Hoda mentioned that my Saturn Return would peak November 2012. This a hard time to go through. Everyone goes through it. When you get through it, you feel a great self-growth and experience gained. Going through it requires lots of patience. I told Hoda I already feel like I'm in it. She said that's because I'm starting to feel it; it will last a year and a half. According to her, mine will involve less tension and conflict about myself and more in regards to other people,  in particular a restriction/difficulty of communication with a sibling. I think the Saturn return could easily coincide with Bill Plotkin's idea of soul-initiation into adult-hood, of coming out of the cocoon (but this becoming a true adult does not so frequently happen chronologically in western society).

Career
Now, back to the week and what else has been going on. Which is, of course, related. So, I have begun getting spiritual design work from a distance, not just from the Chocolate and Coffee Festival in Albuquerque, but work related to the spiritual realm as well.

At the end of the Bill Plotkin workshop in January, I realized that I really wanted to do design work for spiritually-minded organizations, alt. health centers, healing centers, publications. That's where I want to contribute my creativity and spend my energy. So, I began researching organizations and sending out letters of inquiry. Most wrote back wishing me well, saying they already had a designer or giving me leads to other places. The more I began focusing on this direction, the more I began noticing places to contact.

Within two weeks, I began designing newsletters and fliers for The Center for Inner Truth and The Deep Coaching Institute (Enneagram teaching organization) both in Santa Fe. Through them, I am meeting amazing people and am sure more connections are coming. I went to a meditation at the Center for Inner Truth last Sunday and met a woman who couldn't say enough about the Intro to Self-Healing Class taught by the director, Juli Sommers. So, I have decided to take the course, which begins in a few weeks. And, wonderfully, I found a new spiritually-minded room mate, named Lori, to move into the newly vacant spare room in our house. She and her friend, Jafari, are going to take the Healing class with me. Both Lori and Jafari have studied with shamans for two years in the Amazon! They are headed back next Winter. Something tells me, I'll be going with them.

RECORDED INFORMATION:
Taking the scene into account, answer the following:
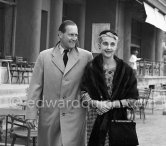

WHAT THIS EXERCISE ASKS:
[1] Please print the part of the journal entry that opens with the words containing "At the end of" and closes with "places to contact.".
[2] According to Hoda in the journal entry, how long will the Saturn Return last?
The material has no connection to the journal entry.

OUTPUTS FOR THE TASKS:
[1]
At the end of the Bill Plotkin workshop in January, I realized that I really wanted to do design work for spiritually-minded organizations, alt. health centers, healing centers, publications. That's where I want to contribute my creativity and spend my energy. So, I began researching organizations and sending out letters of inquiry. Most wrote back wishing me well, saying they already had a designer or giving me leads to other places. The more I began focusing on this direction, the more I began noticing places to contact.

[2] A year and a half.